◆ What to work on:
For each of the statements below, marked 1., 2., and 3., decide whether it agrees with the Python code that follows. Answer yes or no for each, and quote the deciding words from the code.
1. The e-mail function labels every address it finds with the tag "EMAIL".
2. When no pattern is supplied, the phone function falls back on a UK phone pattern.
3. The default phone pattern expects an area code of four digits.

◆ Selected passage:
== Segment start ==

In [16]:
import re
import nltk
import json
import cPickle as pickle

In [5]:
def find_emails(text):
        """ Returns e-mail addresses [tag: EMAIL] """
        emails_regex = "[a-zA-Z0-9._%+-]+@[a-zA-Z0-9.-]+\.[a-zA-Z]{2,4}"
        emails_re = re.compile(emails_regex)
        emails_list = [("EMAIL", email) for email in emails_re.findall(text)]
        return emails_list

In [6]:
def find_phoneNumber(text, regex=None):
        """ Returns phone numbers"""

        if not regex:
            # Using US phone regex as default
            regex = r'''(\b
                                \d{3}     # area code is 3 digits (e.g. '800')
                                \D*         # optional separator is any number of non-digits
                                \d{3}     # trunk is 3 digits (e.g. '555')
                                \D*         # optional separator
                                \d{4}\b     # rest of number is 4 digits (e.g. '1212')
                                )'''
        
        phone_re = re.compile(regex, re.VERBOSE)
        phone_list = [("PHONE", phone) for phone in phone_re.findall(text)]
        return phone_list

In [7]:
def find_urls(text):
        """ Returns URLs"""
        url_regex = r'''
                        (?xi)
                            \b
                            (                           
                            (?:
                                [a-z][\w-]+:                
                                (?:
                                /{1,3}                        
                                |                             
                                [a-z0-9%]                     
                                                                
                                )
                                |                           
                                www\d{0,3}[.]               
                                |                           
                                [a-z0-9.\-]+[.][a-z]{2,4}/  
                            )
                            (?:                           
                                [^\s()<>]+                      
                                |                               
                                \(([^\s()<>]+|(\([^\s()<>]+\)))*\)  
                            )+
                            (?:                           
                                \(([^\s()<>]+|(\([^\s()<>]+\)))*\)  
                                |                                   
                                [^\s`!()\[\]{};:'".,<>?«»“”‘’]
                            )
                        )'''

        url_re = re.compile(url_regex, re.VERBOSE)

== Segment end ==

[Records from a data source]
== Segment start ==

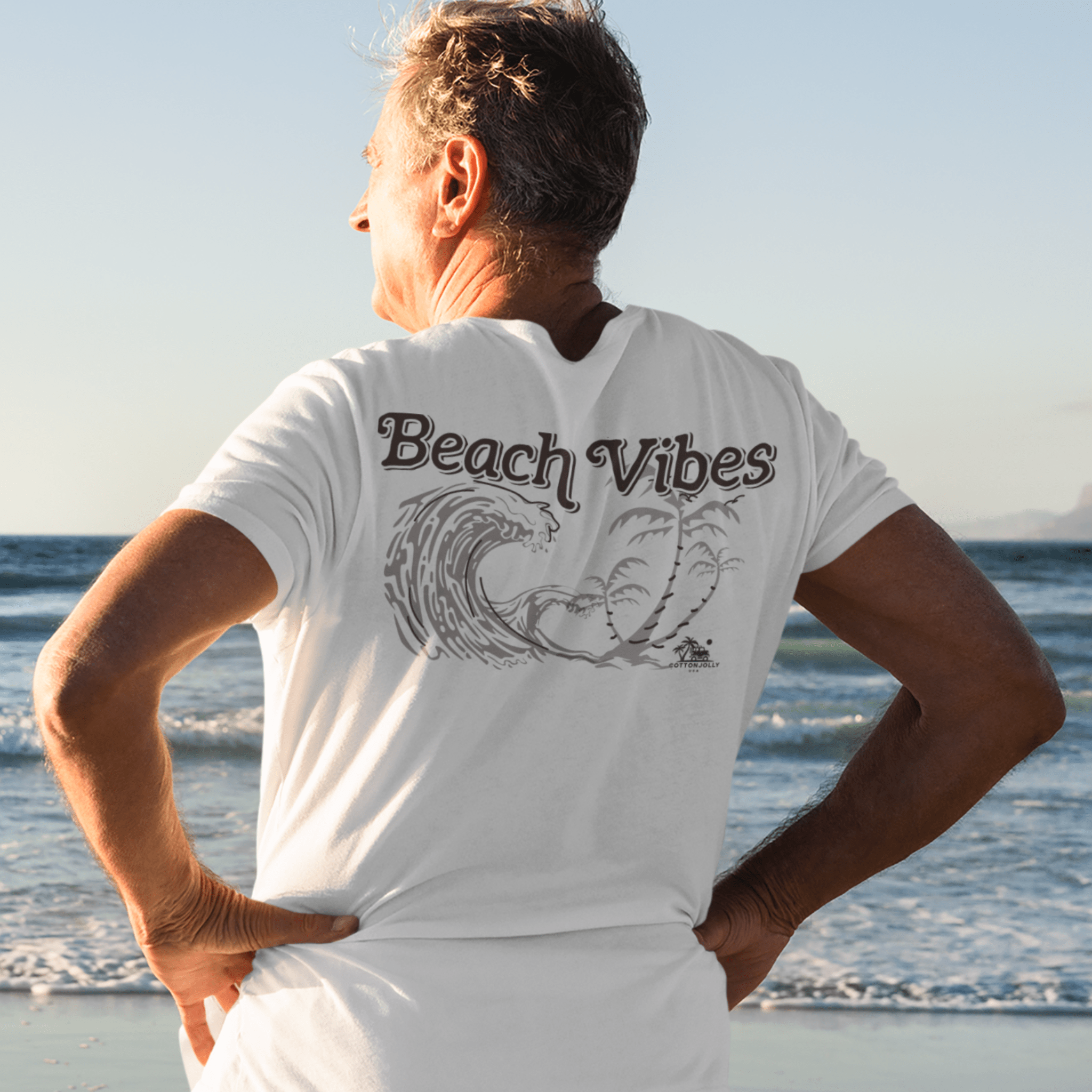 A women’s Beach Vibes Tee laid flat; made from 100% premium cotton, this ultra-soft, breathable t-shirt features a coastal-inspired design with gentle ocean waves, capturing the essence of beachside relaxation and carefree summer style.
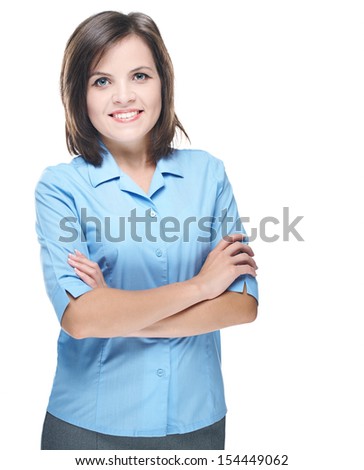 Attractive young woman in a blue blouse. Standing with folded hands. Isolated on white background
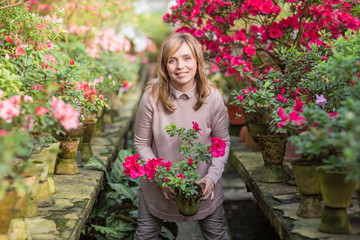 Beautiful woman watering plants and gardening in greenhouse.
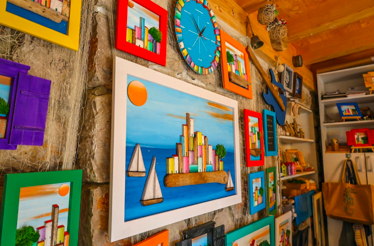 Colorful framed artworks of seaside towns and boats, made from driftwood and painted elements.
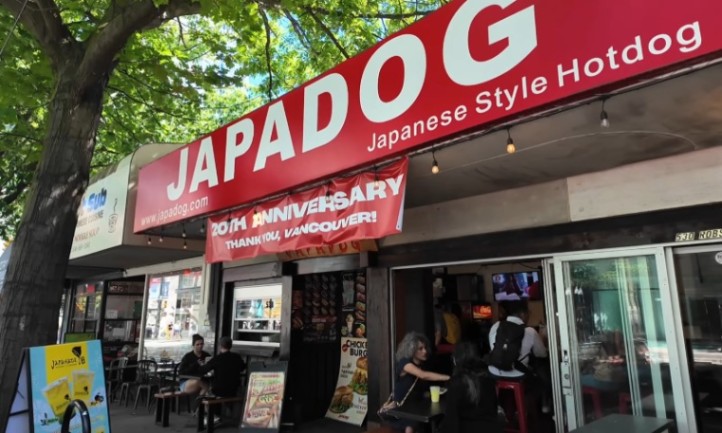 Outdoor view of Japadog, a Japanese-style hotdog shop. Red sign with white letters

== Segment end ==

◆ Answer space:
1. Yes: "emails_list = [("EMAIL", email) for email in emails_re.findall(text)]"
2. No: "# Using US phone regex as default"
3. No: "area code is 3 digits (e.g. '800')"